McAffrey was unopposed in 2008 and re-elected to a third term in 2010, winning the general election after defeating Republican challenger Dominique DaMon Block, Sr. with 69.6% of the vote.

During his last term in the Oklahoma House of Representatives, McAffrey served on the Public Health, Administrative Rules and Government Oversight, Public Safety and Economic Development, Tourism & Financial Services committees. He also served as assistant minority floor leader.

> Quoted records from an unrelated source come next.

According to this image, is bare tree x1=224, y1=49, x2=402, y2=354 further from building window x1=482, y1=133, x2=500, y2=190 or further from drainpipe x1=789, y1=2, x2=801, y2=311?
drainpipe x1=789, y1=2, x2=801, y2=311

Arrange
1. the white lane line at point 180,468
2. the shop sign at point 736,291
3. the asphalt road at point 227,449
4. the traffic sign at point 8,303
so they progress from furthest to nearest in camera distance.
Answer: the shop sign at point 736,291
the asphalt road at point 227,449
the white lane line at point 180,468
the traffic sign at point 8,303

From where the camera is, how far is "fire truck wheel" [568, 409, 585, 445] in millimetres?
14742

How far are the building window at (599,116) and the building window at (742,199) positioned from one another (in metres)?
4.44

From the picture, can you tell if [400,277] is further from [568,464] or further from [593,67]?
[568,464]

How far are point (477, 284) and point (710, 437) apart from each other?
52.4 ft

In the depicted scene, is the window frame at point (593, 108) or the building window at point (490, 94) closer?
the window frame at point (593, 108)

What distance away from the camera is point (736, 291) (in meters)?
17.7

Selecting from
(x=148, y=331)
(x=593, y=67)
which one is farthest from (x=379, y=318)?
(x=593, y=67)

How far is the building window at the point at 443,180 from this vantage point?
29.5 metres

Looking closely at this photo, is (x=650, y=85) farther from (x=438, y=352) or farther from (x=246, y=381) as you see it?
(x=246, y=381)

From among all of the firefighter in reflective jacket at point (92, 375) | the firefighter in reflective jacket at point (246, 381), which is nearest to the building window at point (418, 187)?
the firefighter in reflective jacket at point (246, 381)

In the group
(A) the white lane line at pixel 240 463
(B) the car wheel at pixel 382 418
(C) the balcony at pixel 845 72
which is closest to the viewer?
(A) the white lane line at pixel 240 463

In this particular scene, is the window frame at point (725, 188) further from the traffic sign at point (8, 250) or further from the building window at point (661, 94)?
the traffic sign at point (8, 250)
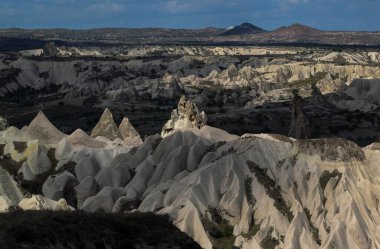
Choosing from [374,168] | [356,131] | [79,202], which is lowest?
[356,131]

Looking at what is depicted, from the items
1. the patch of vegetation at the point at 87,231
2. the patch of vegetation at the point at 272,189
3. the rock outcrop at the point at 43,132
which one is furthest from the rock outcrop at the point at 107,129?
the patch of vegetation at the point at 87,231

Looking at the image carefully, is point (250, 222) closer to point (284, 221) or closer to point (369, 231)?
point (284, 221)

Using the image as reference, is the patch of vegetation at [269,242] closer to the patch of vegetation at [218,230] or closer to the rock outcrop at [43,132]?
the patch of vegetation at [218,230]

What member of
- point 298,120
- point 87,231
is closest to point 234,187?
point 298,120

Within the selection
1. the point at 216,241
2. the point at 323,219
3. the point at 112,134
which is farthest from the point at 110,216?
the point at 112,134

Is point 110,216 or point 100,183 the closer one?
point 110,216
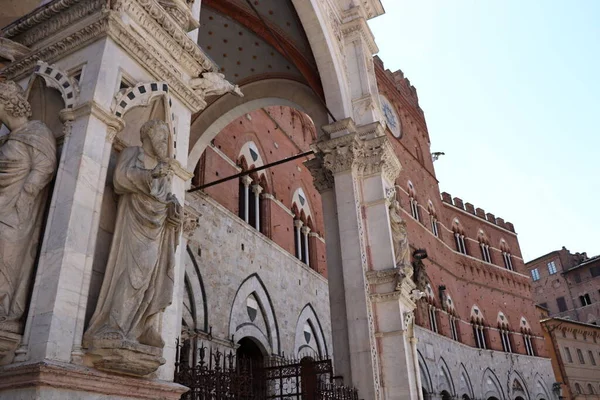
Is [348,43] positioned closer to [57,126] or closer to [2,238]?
[57,126]

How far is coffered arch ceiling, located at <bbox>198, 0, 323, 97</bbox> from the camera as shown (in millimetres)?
8594

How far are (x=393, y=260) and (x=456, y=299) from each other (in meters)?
16.0

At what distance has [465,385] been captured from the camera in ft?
64.3

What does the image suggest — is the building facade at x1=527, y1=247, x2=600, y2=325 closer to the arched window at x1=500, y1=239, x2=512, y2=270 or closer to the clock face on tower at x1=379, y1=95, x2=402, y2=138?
the arched window at x1=500, y1=239, x2=512, y2=270

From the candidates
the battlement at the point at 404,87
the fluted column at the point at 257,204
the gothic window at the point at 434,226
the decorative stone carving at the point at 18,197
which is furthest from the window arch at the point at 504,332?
the decorative stone carving at the point at 18,197

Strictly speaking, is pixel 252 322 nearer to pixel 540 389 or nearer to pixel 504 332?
pixel 504 332

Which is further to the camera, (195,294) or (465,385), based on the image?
(465,385)

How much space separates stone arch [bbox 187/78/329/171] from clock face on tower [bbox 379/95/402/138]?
1191 cm

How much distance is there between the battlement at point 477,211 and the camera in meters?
25.8

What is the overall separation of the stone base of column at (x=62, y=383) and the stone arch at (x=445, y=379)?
56.3ft

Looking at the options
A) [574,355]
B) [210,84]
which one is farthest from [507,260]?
[210,84]

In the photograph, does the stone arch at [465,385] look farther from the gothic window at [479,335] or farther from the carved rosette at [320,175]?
the carved rosette at [320,175]

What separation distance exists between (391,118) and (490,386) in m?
11.9

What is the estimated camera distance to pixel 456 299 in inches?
855
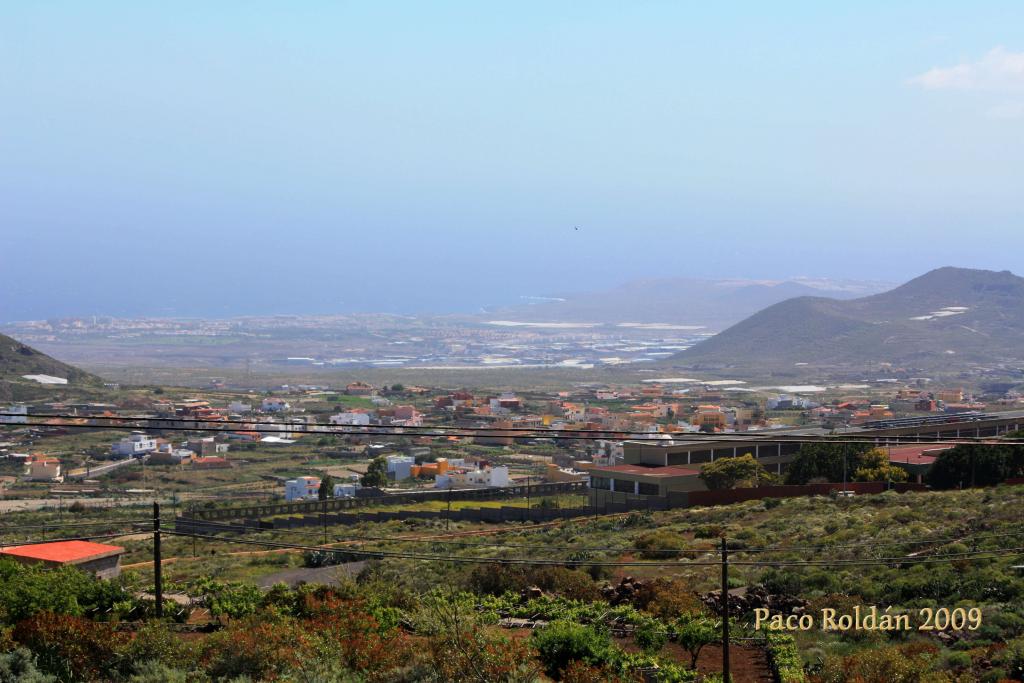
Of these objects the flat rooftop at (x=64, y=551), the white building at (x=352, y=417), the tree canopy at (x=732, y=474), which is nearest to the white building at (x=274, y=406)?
the white building at (x=352, y=417)

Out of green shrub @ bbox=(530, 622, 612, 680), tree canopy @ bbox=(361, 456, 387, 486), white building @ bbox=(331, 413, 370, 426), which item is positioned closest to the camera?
green shrub @ bbox=(530, 622, 612, 680)

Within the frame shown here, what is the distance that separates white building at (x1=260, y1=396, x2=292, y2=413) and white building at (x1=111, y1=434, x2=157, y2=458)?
634 inches

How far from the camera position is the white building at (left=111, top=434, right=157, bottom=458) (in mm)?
63125

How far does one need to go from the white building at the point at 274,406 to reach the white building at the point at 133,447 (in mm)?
16098

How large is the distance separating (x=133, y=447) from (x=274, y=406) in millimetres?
21735

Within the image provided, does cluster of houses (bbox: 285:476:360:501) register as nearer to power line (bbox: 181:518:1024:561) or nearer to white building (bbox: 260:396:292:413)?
power line (bbox: 181:518:1024:561)

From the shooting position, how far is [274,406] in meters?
85.6

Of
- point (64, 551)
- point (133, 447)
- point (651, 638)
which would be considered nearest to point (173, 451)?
point (133, 447)

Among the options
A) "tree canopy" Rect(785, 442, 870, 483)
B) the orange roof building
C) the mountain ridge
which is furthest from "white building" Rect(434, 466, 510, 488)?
the mountain ridge

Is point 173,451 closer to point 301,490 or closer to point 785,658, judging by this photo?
point 301,490

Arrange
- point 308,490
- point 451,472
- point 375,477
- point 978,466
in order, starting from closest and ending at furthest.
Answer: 1. point 978,466
2. point 308,490
3. point 375,477
4. point 451,472

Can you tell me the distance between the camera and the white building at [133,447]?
63.1 meters

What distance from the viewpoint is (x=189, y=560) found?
26.2 m

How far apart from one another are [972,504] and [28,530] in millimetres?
24234
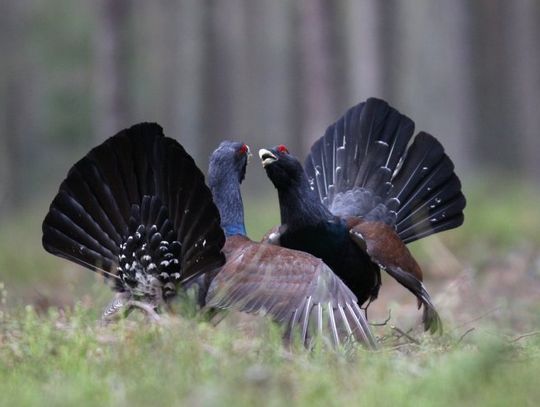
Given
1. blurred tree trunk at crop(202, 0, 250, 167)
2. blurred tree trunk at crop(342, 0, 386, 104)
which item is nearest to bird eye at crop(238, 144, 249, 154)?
blurred tree trunk at crop(342, 0, 386, 104)

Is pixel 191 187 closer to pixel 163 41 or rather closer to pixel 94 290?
pixel 94 290

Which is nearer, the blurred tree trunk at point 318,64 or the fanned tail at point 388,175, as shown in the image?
the fanned tail at point 388,175

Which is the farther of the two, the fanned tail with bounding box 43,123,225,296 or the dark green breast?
the dark green breast

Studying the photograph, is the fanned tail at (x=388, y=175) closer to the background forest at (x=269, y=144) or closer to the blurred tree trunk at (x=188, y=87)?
the background forest at (x=269, y=144)

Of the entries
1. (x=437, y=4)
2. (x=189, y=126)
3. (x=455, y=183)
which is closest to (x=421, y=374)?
(x=455, y=183)

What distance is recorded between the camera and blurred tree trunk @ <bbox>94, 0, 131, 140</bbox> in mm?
18547

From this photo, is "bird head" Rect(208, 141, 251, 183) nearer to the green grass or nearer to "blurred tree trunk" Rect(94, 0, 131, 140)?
the green grass

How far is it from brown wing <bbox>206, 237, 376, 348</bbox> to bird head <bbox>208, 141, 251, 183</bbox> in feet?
3.39

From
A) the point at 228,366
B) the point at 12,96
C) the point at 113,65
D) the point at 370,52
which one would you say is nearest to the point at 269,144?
the point at 12,96

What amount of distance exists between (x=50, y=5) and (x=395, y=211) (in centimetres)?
3134

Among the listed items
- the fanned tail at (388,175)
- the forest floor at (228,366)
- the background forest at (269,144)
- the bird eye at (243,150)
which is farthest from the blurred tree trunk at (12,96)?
the forest floor at (228,366)

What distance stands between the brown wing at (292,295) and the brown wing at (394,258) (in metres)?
0.80

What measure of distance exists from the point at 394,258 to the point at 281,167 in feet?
3.06

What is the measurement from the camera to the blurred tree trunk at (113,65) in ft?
60.8
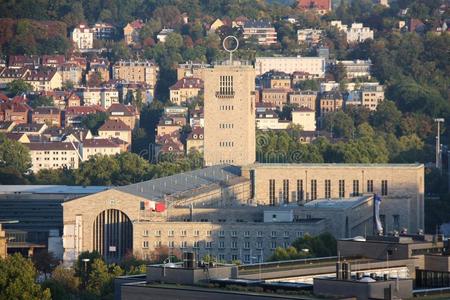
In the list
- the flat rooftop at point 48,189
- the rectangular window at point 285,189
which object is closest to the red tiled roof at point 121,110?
the flat rooftop at point 48,189

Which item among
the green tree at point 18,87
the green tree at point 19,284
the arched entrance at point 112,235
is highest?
the green tree at point 18,87

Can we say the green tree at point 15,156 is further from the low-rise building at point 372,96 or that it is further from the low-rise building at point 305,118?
the low-rise building at point 372,96

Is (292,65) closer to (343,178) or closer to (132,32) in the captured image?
(132,32)

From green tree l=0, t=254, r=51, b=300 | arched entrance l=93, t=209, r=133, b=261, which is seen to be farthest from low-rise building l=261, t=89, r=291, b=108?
green tree l=0, t=254, r=51, b=300

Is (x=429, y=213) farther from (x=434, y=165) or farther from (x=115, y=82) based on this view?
(x=115, y=82)

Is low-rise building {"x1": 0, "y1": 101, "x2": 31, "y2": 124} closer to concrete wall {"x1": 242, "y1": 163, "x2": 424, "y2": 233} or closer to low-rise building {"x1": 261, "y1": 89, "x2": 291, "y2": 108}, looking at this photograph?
low-rise building {"x1": 261, "y1": 89, "x2": 291, "y2": 108}

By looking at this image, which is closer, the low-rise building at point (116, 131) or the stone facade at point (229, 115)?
the stone facade at point (229, 115)

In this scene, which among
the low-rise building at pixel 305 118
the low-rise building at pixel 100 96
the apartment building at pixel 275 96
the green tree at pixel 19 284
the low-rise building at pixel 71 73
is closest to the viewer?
the green tree at pixel 19 284
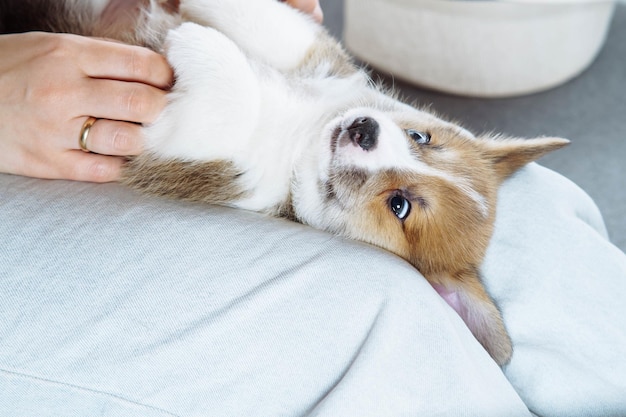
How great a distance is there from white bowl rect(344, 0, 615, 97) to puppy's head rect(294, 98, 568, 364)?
6.32 ft

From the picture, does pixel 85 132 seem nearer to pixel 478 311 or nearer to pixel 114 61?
pixel 114 61

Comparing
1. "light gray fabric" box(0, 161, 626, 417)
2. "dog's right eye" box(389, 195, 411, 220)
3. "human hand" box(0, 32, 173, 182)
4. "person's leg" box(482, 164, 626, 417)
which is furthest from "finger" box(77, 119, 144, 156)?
"person's leg" box(482, 164, 626, 417)

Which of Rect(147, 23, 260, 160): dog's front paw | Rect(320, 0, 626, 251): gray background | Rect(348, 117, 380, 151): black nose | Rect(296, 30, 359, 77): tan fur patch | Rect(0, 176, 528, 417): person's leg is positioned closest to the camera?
Rect(0, 176, 528, 417): person's leg

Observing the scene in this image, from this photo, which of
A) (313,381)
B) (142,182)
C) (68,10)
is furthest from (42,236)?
(68,10)

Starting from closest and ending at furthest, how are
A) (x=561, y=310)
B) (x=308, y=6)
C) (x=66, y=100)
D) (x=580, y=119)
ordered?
1. (x=66, y=100)
2. (x=561, y=310)
3. (x=308, y=6)
4. (x=580, y=119)

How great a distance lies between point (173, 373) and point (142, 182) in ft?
2.03

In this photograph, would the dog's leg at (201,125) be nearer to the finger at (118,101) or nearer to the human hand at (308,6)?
the finger at (118,101)

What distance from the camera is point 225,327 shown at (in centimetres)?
140

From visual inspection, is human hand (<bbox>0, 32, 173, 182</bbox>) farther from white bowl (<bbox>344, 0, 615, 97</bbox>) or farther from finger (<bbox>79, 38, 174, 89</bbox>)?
white bowl (<bbox>344, 0, 615, 97</bbox>)

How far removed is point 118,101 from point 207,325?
25.3 inches

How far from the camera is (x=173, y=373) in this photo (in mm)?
1354

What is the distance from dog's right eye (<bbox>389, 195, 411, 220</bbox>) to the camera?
6.36 ft

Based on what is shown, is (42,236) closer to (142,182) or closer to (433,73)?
(142,182)

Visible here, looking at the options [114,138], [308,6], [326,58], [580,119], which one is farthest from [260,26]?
[580,119]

On October 18, 2011, Sen. Andrew Rice (D–Oklahoma City) announced that he would resign from the Oklahoma Senate effective January 2012. McAffrey announced his candidacy for Rice's seat and won the special election on February 14, 2012. McAfrey defeated Republican Jason Reese, taking nearly 70% of the vote, and was sworn into office on February 22, 2012.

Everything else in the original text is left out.